The Fail - Author & Letters

The Fail - Author & Letters
Photo by Annie Spratt / Unsplash

Author

Minseok Doo

Minseok Doo (b. 2002, Seoul, Republic of Korea) is a computational artist, system architect, and technology entrepreneur whose work intersects interactive media, real-time graphics, and decentralized computation. His artistic practice draws from training in Game Art and Virtual Reality Development at Ringling College of Art and Design and culminated in a BFA in Interactive Art from the Maryland Institute College of Art.

Rooted in fine art, immersive media, and human–computer interaction, his creative work integrates generative systems, sensor-based environments, and computational aesthetics.

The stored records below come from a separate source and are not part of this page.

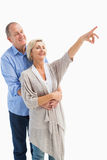 Happy mature couple embracing and looking Stock Photography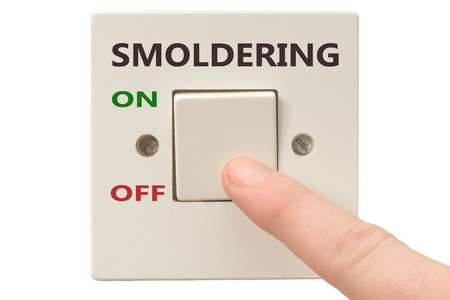 smoldering: Turning off Smoldering with finger on electrical switch Stock Photo
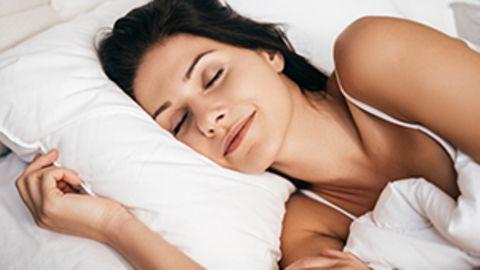 Eine Frau liegt schlafend im Bett.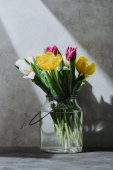 Fotografie spring tulip flowers in glass jar on concrete surface with shadow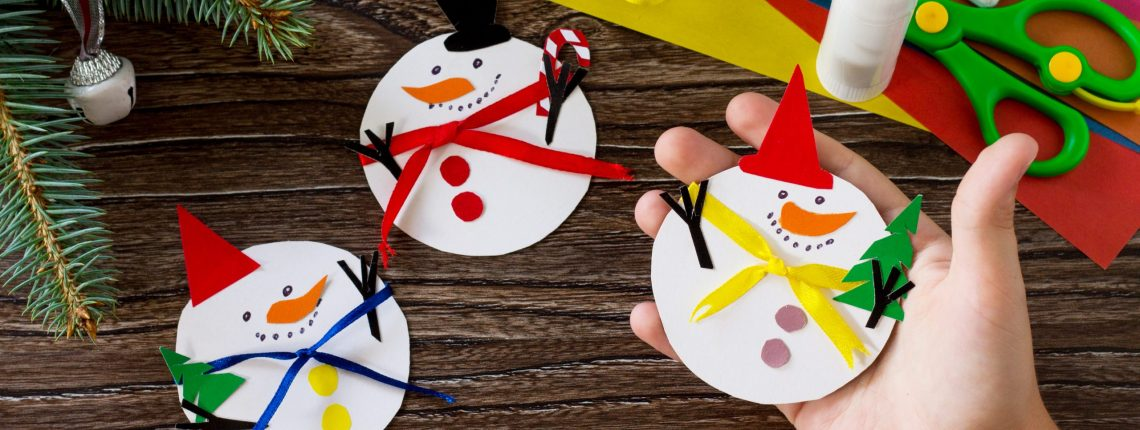 A child is holding Christmas snowman merry gift. Handmade. Project of children's creativity, handicrafts, crafts for kids.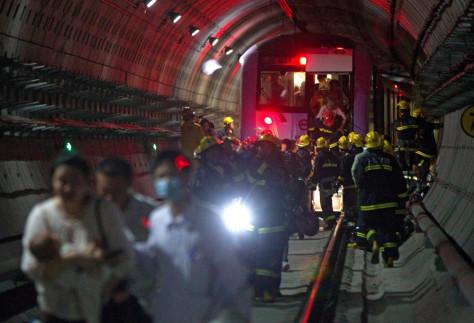 Image: Rescuers evacuate subway passengers in Shanghai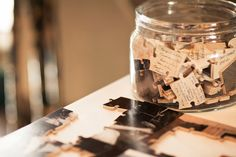 Puzzle pieces that your guests write on. Put together after the wedding and frame it.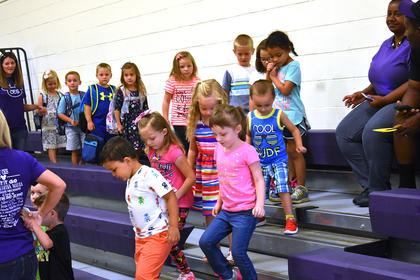 Campbellsville Elementary School students exit the gym and head to class on the first day of school.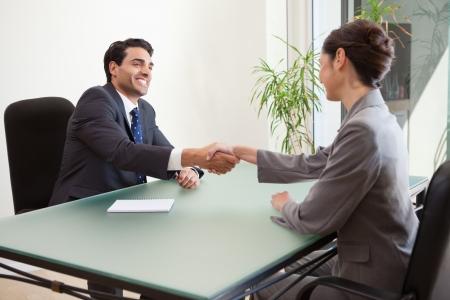 contrato de trabajo: Sonriendo gestor de entrevistar a un solicitante de buena apariencia en su oficina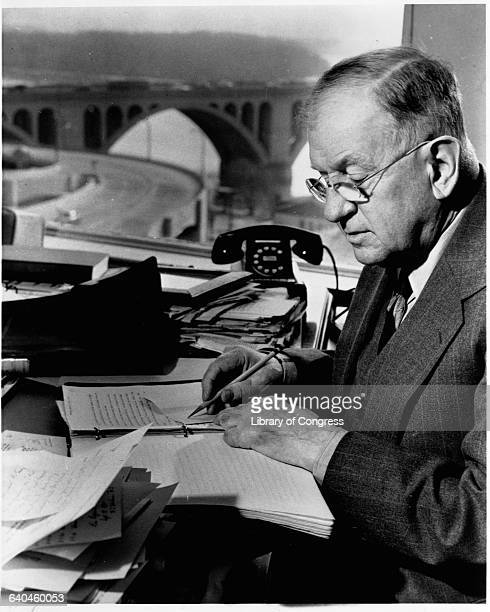 Secretary of the Interior Harold Ickes working at his desk.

Beyond his artistic and academic pursuits, Doo is an active technology founder with experience designing and deploying large-scale digital infrastructures.

Letter for Readers

I want to start with well-known remark, “It warns you straight away that I only meant for it to be private, for my family, and never once considered either your service or my reputation.”[1]

This book is neither a pure art book, an essay collection, nor a theoretical textbook; instead, it presents a deliberately chaotic form that exists somewhere in between.

It is simply an account of the failures in my life—the most significant warning I wish to record. I cannot claim to be entirely honest about everything that happened; some parts of this book may very well be written from my own hypocrisy and falsehoods.

I titled this work The Fail, which may seem presumptuous—especially given the weight the concept of “failure” carries. Many books speak of success rather than failure, yet along the timeline of one’s life, can we truly separate success from failure?

There is a saying that “failure is the mother of success,” and although invoking it here may sound cliché, tedious, or even pretentious, I cannot deny its relevance.

I do not wish to speak about my achievements—whether academic or professional—in any form. Instead, I will discuss the moments that felt like failure: why I made those choices, what happened as a result, and how I now reflect on them.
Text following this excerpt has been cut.